Phagocytosis Assay Against Microspheres
Rat macrophages were seeded onto 12-well plates at a density of 1.2 × 106 cells/well. Cells were exposed to different concentrations (5, 10, or 20 µg/ml) of colistin for 6 h, and 10 µg/ml LPS was employed as the positive control. Phagocytosis assay was applied as previously described with some modifications. (Wang et al., 2015) After the supernatant was discarded, cells were treated with 1 ml carboxylate-modified yellow-green (YG) microsphere (1 μm in diameter) suspension (1:100 in 1% BSA at a concentration of 4.5 × 106 beads/ml) for 2 h at 37°C in dark with gentle shaking to avoid non-specific adhesion and ensure adequate contact. Cells were analyzed by flow cytometry (FC500, Beckman Coulter). A total of 10,000 events were acquired from each run. The percentage of phagocytosis (PP) was defined as: PP = M1 + M2 + M3 + M4, where M1, M2, M3, and M4 refer to the number of cells with one, two, three, and four microspheres, respectively. The relative mean fluorescence intensity (RMFI) was defined as: RMFI = MFI of treatment group/MFI of control group.

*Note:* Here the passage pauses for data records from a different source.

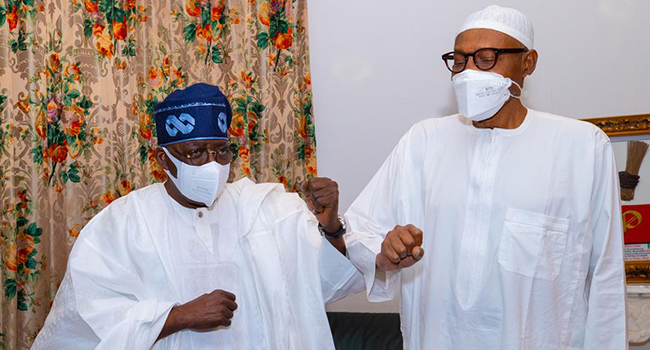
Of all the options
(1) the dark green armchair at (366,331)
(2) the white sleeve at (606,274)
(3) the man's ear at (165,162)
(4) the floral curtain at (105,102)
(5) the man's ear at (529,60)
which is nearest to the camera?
(2) the white sleeve at (606,274)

Phagocytosis Assay Pretreated With SB203580 Against Microspheres
Rat macrophages were cultured at a density of 1.2 × 106 cells/well in 12-well microplates for 24 h. Colistin was added as a single dose of 20 µg/ml to cells pretreated with SB203580 (10 µM) for 0.5 h, and LPS was employed as positive control. After an additional 6-h incubation, 1 ml carboxylate-modified yellow-green (YG) microsphere (1 μm in diameter) suspension was administrated for 2 h at 37°C in dark with gentle shaking. Then cells were analyzed by flow cytometry and the method was as described above.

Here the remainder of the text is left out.